Copy out the items starting at the line that contains "Which of (32,10)" and ending at the line that contains "1065 millimetres", both included, reproducing each line word for word.

--------------------------------------------------

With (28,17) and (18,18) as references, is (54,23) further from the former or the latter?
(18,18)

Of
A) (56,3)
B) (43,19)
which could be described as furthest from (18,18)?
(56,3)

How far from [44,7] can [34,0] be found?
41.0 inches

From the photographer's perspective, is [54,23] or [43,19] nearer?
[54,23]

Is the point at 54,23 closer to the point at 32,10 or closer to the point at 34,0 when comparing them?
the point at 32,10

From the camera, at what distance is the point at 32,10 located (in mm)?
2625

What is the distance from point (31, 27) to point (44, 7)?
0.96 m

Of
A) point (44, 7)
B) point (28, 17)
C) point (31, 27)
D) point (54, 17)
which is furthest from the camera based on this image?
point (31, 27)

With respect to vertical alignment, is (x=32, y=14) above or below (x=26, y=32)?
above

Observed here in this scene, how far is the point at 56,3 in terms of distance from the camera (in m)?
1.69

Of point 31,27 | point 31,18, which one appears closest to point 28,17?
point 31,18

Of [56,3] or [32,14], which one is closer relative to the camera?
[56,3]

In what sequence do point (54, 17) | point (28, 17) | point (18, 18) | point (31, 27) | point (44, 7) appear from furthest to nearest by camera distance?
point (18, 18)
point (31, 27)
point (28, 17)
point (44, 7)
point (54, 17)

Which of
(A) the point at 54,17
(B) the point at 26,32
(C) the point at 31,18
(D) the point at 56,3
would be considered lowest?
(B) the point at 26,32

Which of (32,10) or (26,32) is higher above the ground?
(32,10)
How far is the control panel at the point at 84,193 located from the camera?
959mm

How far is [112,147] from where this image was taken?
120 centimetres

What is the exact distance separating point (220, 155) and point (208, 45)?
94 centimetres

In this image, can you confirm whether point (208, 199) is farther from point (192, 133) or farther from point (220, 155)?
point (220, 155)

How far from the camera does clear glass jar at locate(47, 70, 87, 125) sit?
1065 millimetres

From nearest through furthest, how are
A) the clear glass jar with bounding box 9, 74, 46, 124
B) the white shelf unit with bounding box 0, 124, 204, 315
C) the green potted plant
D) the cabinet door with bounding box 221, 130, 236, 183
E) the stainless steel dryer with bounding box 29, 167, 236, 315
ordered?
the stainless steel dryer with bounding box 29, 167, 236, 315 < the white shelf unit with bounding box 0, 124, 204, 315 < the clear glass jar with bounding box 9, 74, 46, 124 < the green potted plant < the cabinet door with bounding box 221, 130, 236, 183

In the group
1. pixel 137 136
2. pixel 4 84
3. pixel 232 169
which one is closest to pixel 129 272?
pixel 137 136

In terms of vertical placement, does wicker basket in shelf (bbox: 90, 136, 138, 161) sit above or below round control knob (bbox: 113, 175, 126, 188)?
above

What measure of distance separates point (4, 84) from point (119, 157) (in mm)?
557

--------------------------------------------------

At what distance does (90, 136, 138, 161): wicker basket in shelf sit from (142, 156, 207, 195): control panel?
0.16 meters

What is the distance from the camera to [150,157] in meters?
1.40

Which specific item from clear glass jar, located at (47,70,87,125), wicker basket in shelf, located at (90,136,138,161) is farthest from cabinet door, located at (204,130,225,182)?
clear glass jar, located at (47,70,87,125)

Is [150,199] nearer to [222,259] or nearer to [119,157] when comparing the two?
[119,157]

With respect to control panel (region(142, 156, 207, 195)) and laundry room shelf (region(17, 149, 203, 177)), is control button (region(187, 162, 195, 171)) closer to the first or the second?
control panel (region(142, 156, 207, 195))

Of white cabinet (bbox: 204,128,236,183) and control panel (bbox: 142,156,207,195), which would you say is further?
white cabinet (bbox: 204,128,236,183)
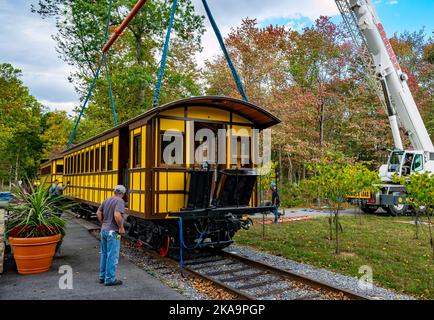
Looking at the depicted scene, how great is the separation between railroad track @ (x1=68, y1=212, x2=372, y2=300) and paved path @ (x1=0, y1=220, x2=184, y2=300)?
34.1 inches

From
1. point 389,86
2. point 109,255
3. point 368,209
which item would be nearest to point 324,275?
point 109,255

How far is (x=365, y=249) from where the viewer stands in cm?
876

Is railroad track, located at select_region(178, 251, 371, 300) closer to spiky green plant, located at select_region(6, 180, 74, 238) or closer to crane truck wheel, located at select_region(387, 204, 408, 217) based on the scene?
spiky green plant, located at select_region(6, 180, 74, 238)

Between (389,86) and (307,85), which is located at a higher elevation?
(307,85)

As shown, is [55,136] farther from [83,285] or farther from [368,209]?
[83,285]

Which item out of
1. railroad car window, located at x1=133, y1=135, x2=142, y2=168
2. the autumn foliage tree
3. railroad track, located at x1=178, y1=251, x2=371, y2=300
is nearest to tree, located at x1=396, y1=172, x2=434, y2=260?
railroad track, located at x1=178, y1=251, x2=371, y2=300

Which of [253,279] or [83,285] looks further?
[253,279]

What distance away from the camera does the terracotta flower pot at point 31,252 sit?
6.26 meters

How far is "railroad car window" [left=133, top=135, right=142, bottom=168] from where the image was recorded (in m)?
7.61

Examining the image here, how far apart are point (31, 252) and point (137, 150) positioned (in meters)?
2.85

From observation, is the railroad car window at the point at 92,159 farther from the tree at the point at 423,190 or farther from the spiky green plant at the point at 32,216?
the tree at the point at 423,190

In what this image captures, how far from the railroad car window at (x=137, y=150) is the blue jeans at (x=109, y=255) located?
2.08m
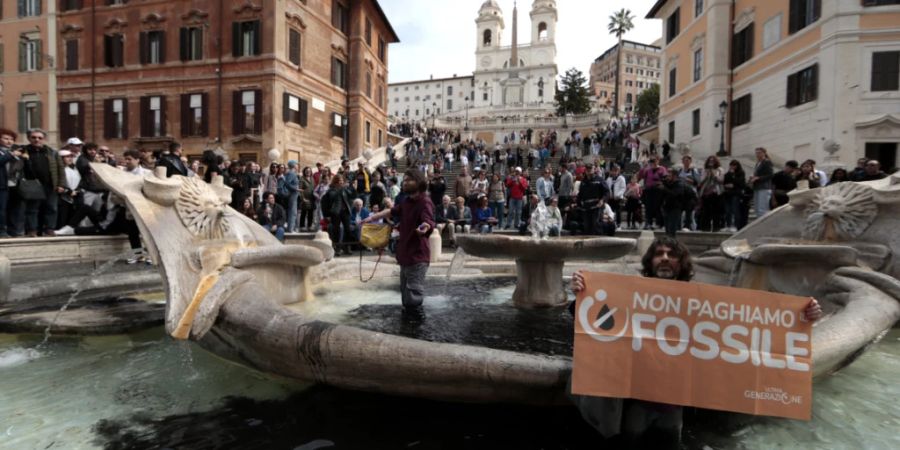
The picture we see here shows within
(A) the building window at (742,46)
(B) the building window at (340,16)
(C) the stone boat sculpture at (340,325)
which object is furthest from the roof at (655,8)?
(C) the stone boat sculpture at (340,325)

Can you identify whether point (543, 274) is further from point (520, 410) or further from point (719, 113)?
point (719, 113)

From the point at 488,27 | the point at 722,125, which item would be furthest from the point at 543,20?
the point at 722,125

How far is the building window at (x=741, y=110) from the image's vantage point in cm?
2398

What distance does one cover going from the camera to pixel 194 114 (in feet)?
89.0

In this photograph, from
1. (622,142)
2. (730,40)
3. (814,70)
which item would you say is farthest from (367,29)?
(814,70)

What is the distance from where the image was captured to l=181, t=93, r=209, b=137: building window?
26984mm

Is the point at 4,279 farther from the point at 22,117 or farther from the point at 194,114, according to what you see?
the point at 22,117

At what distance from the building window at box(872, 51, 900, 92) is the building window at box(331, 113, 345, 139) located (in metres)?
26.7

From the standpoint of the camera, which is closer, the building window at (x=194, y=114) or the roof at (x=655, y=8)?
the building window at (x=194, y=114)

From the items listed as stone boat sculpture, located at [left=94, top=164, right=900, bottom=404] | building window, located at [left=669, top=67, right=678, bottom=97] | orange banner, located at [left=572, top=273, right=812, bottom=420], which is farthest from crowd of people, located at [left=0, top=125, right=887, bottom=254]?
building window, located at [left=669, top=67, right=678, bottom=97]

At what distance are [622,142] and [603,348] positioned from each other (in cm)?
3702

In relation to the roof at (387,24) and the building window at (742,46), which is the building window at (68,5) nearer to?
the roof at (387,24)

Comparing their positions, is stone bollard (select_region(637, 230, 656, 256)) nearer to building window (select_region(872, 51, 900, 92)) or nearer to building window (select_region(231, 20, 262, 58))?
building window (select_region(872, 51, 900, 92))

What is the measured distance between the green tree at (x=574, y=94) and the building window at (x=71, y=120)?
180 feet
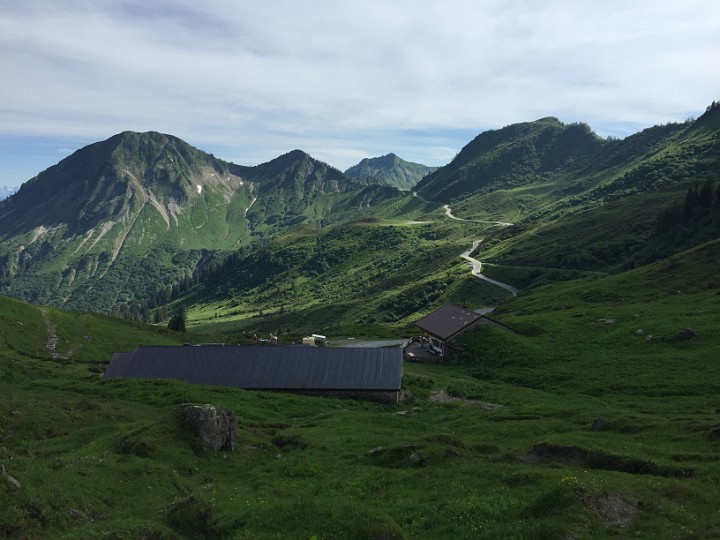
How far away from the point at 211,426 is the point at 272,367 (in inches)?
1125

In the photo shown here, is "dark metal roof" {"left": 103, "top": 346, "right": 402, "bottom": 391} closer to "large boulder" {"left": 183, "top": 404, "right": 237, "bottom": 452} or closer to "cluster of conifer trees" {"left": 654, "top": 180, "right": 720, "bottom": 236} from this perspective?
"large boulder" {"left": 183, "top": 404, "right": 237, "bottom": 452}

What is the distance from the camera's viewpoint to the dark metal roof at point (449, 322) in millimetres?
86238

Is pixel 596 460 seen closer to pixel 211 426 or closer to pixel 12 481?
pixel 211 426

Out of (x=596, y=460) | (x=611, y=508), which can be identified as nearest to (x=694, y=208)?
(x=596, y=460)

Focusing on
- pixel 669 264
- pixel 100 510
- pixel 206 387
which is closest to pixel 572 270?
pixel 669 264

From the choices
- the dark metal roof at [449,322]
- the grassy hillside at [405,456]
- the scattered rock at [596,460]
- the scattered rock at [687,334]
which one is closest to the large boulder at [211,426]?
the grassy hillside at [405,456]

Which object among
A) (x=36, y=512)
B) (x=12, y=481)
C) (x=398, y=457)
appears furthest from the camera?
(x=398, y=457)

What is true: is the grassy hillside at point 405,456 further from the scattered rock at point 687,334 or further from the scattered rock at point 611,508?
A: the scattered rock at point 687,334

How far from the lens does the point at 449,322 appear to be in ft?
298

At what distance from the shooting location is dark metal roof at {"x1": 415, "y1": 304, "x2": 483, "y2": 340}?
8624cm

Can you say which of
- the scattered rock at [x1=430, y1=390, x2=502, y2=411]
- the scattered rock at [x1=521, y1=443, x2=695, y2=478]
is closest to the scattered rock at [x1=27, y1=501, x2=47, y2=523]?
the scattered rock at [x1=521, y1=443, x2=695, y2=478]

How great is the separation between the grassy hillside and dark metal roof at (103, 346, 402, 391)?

--------------------------------------------------

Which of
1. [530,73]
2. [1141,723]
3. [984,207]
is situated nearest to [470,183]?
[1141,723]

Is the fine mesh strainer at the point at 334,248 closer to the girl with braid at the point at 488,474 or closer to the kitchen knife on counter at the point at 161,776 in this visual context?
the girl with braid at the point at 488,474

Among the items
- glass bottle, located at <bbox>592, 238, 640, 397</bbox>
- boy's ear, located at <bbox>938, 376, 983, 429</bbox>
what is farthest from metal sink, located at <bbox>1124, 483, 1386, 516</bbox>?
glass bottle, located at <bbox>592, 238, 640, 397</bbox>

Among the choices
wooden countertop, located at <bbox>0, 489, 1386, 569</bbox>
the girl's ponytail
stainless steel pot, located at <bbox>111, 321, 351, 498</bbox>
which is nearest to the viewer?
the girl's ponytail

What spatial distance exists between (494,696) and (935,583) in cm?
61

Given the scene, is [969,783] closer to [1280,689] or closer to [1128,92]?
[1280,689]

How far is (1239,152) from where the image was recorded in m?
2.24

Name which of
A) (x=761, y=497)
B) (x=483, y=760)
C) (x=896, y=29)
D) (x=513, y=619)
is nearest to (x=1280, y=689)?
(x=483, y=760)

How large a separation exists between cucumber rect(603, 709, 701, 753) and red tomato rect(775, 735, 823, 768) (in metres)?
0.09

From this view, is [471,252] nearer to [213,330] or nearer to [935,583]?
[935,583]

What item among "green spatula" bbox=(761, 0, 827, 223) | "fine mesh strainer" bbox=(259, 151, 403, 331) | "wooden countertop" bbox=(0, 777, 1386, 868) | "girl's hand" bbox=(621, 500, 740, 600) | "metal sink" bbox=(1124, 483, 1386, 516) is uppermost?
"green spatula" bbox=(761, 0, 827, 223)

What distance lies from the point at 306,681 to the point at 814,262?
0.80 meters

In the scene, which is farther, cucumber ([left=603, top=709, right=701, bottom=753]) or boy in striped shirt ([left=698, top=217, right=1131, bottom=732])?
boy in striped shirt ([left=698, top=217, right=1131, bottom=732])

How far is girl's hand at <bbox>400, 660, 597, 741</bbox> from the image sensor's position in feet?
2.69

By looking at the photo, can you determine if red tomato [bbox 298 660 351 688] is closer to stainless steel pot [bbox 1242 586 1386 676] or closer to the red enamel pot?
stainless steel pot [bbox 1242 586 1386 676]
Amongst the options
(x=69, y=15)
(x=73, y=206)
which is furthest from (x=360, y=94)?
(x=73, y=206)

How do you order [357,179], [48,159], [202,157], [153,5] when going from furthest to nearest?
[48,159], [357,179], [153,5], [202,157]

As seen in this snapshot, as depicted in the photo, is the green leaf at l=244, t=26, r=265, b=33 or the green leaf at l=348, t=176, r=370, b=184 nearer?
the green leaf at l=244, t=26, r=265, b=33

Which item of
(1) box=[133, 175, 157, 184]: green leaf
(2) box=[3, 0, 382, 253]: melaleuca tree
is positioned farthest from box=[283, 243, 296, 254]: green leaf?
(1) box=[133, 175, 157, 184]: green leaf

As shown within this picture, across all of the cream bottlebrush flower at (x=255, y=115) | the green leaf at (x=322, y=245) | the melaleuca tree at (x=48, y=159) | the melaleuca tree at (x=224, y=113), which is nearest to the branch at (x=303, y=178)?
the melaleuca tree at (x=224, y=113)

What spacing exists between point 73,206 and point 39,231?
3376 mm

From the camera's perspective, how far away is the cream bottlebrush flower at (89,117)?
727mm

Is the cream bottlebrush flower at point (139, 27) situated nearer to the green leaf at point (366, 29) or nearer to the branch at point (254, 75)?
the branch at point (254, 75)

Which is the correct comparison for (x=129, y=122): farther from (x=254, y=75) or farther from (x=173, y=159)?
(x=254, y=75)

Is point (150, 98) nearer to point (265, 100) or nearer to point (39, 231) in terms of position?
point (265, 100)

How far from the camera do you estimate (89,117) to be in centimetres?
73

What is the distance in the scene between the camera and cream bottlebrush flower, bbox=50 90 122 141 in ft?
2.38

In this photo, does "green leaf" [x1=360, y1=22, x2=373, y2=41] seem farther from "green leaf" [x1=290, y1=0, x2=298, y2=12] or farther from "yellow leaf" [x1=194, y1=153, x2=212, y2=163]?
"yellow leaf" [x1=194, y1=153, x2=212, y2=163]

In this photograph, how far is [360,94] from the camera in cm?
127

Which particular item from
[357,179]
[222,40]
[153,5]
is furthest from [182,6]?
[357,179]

--------------------------------------------------

## Written reply
Which of (32,10) or (26,32) is higher above the ground?
(32,10)
How far is the control panel at the point at 84,193 located from the camera?
959mm

How far is [112,147] from where this image was taken?
120 centimetres

What is the exact distance separating point (220, 155) and point (208, 45)?
94 centimetres

In this image, can you confirm whether point (208, 199) is farther from point (192, 133) or farther from point (220, 155)?
point (220, 155)

How far from the camera does clear glass jar at locate(47, 70, 87, 125) sit?
1065 millimetres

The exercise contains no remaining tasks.